Migration et spiritualité. Quelle relation ?

Poser cette question revient à poser la question de la relation entre migration et humanité, entre humanité et spiritualité…

Le nom de Josefa, en lui-même, entend dire quelque chose de ces différents liens qui s’entrecroisent.

Josefa évoque un nom, singulier, unique, telle une personne.

Josefa résonne au féminin, voulant par-là, souligner l’hospitalité.

Josefa fait écho à Joseph, figure de migrant, au carrefour des cultures judéo-chrétiennes et musulmanes : Joseph (יוסף), fils de Jacob, dont le récit clôture le Livre de la Genèse (Gn 37-50) est aussi un grand Prophète (Yusuf) présenté dans le Coran par l’une des plus longues sourates (Sourate 12). Avec Joseph, du Nouveau Testament, là aussi, à travers l’événement de la Fuite en Egypte (Mt 2, 13-23), nous sommes renvoyés à l’archétype de l’exil des familles réfugiées.

Ainsi, selon la Tradition où chacun entend se reconnaître, les textes scripturaires peuvent jouer comme miroirs des multiples migrations qui traversent nos vies d’homme, de femme, de fils, de frère, d’épouse…

Migration d’un frère…

A travers Joseph (יוסף), migration forcée d’un frère, jalousé par ses aînés, vendu pour quelques pièces, emmené en Egypte par des caravaniers Ismaélites. Violence et non-sens d’une migration forcée, mais aux yeux du narrateur, et au prix de multiples déplacements et transformations profondes des protagonistes de ce récit, un sens advient, et Joseph lui-même nous le rapporte : « Le mal que vous aviez dessein de me faire, le dessein de Dieu l’a tourné en bien, afin d’accomplir ce qui se réalise aujourd’hui : sauver la vie à un peuple nombreux » (Gn 50, 20).

Migration d’un peuple…

Qui plus est, à suite de la famine qui sévit, Jacob, père de Joseph, et toute sa descendance, connaîtront une véritable « migration économique » vers l’Egypte, « réservoir à grain » de la contrée en raison de la stratégique « politique agraire » menée par Joseph lui-même.   Plusieurs générations seront issues de cette migration économique : « Ainsi, Joseph et la famille de son père demeurèrent en Egypte, et Joseph vécu cent dix ans » (Gn 50, 22). « Les Israélites furent féconds et se multiplièrent, ils devinrent de plus en plus nombreux et puissants, au point que le pays en fut rempli » (Ex 1, 7).
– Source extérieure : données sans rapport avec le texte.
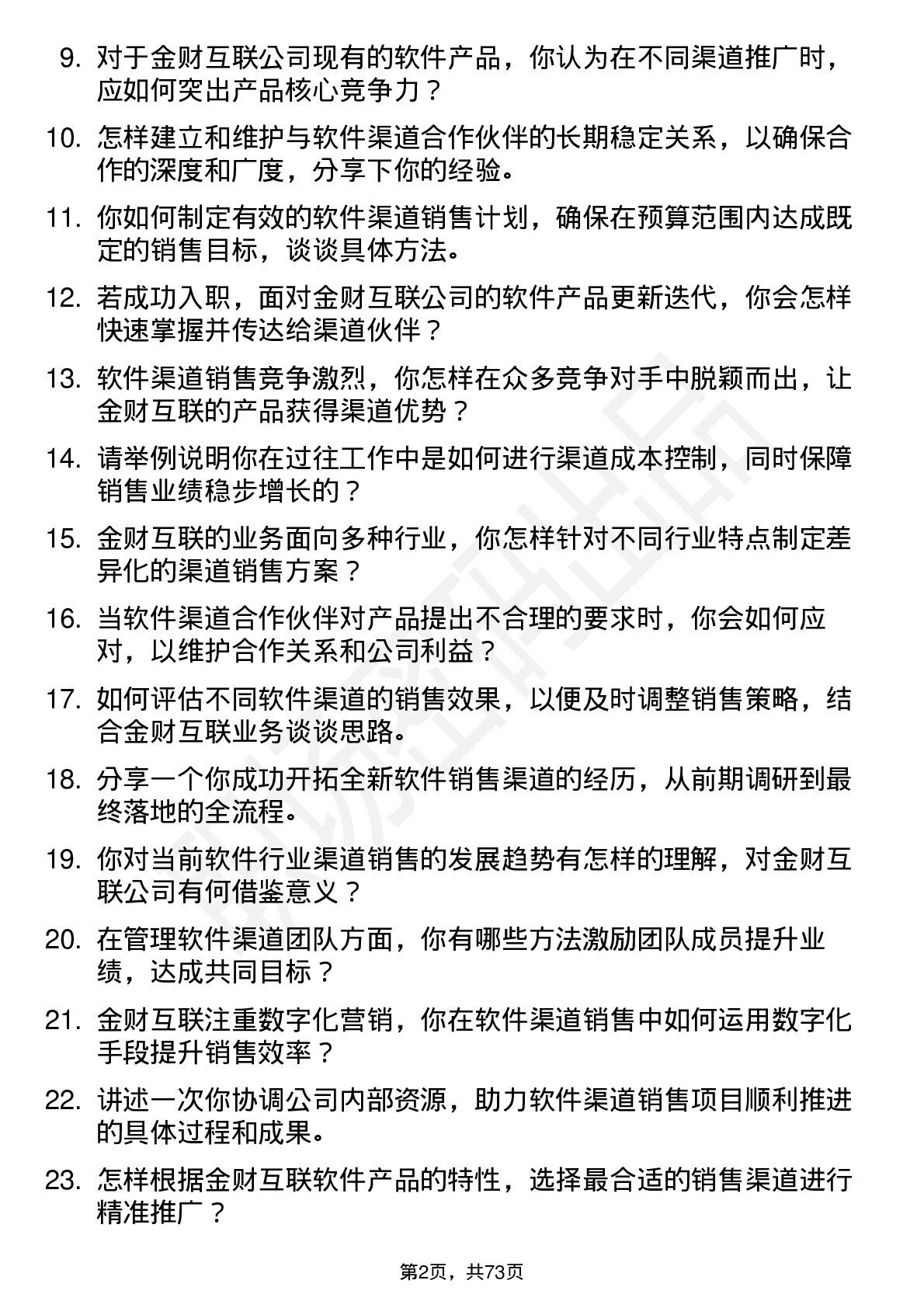 9. 对于金财互联公司现有的软件产品，你认为在不同渠道推广时，应如何突出产品核心竞争力？

10. 怎样建立和维护与软件渠道合作伙伴的长期稳定关系，以确保合作的深度和广度，分享下你的经验。

11. 你如何制定有效的软件渠道销售计划，确保在预算范围内达成既定的销售目标，谈谈具体方法。

12. 若成功入职，面对金财互联公司的软件产品更新迭代，你会怎样快速掌握并传达给渠道伙伴？

13. 软件渠道销售竞争激烈，你怎样在众多竞争对手中脱颖而出，让金财互联的产品获得渠道优势？

14. 请举例说明你在过往工作中是如何进行渠道成本控制，同时保障销售业绩稳步增长的？

15. 金财互联的业务面向多种行业，你怎样针对不同行业特点制定差异化的渠道销售方案？

16. 当软件渠道合作伙伴对产品提出不合理的要求时，你会如何应对，以维护合作关系和公司利益？

17. 如何评估不同软件渠道的销售效果，以便及时调整销售策略，结合金财互联业务谈谈思路。

18. 分享一个你成功开拓全新软件销售渠道的经历，从前期调研到最终落地的全流程。

19. 你对当前软件行业渠道销售的发展趋势有怎样的理解，对金财互联公司有何借鉴意义？

20. 在管理软件渠道团队方面，你有哪些方法激励团队成员提升业绩，达成共同目标？

21. 金财互联注重数字化营销，你在软件渠道销售中如何运用数字化手段提升销售效率？

22. 讲述一次你协调公司内部资源，助力软件渠道销售项目顺利推进的具体过程和成果。

23. 怎样根据金财互联软件产品的特性，选择最合适的销售渠道进行精准推广？

第2页，共73页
Migration d’un peuple, constitutive d’une identité nouvelle…

La présence de « l’autre » peut être perçue comme une menace, et là encore, les récits du « Livre » jouent pleinement, dans l’aujourd’hui, comme miroir : « Un nouveau roi vint au pouvoir en Egypte, qui n’avait pas connu Joseph. Il dit à son peuple : ʺ Voici que le peuple des Israélites est devenu plus nombreux et plus puissant que nous. Allons, prenons de sages mesures pour l’empêcher de s’accroître, sinon, en cas de guerre, il grossirait le nombre de nos adversaires. Il combattrait contre nous pour, ensuite, sortir du paysʺ » (Ex 1, 9-10).

Sortir du pays… Israël connaîtra cette sortie, migration existentielle ultime, Exode voulu par Dieu lui-même, comme libération d’hommes et de femmes réduits en esclavage, archétype d’une libération plus fondamentale de l’humain que nous sommes, « nulle part chez lui sinon en lui, perpétuellement en quête d’une terre meilleure, vraiment humaine où la convoitise serait maîtrisée et où la justice habiterait » (A. Wénin).

Cet Exode, cette migration ultime, marquera les débuts d’Israël comme peuple de l’Alliance : « Quand Israël sortit d’Égypte, et Jacob, de chez un peuple étranger, Juda fut pour Dieu un sanctuaire, Israël devint son domaine » (Ps 113 A, 1).

Le peuple de l’Alliance y trouvera son identité profonde, dont il se devra, à chaque sabbat, de faire mémoire, (Dt 5, 15), une mémoire oh ! combien féconde, à travers les âges, car porteuse d’un juste rapport à l’autre, d’une hospitalité qui s’enracine dans notre être migrant. Nous pouvons nous y reconnaître…entre le vous et le tu, liberté singulière, au cœur d’un peuple…

« L’étranger qui réside avec vous sera pour vous comme un compatriote et tu l’aimeras comme toi-même, car vous avez été étrangers au pays d’Egypte » (Lv, 19, 33).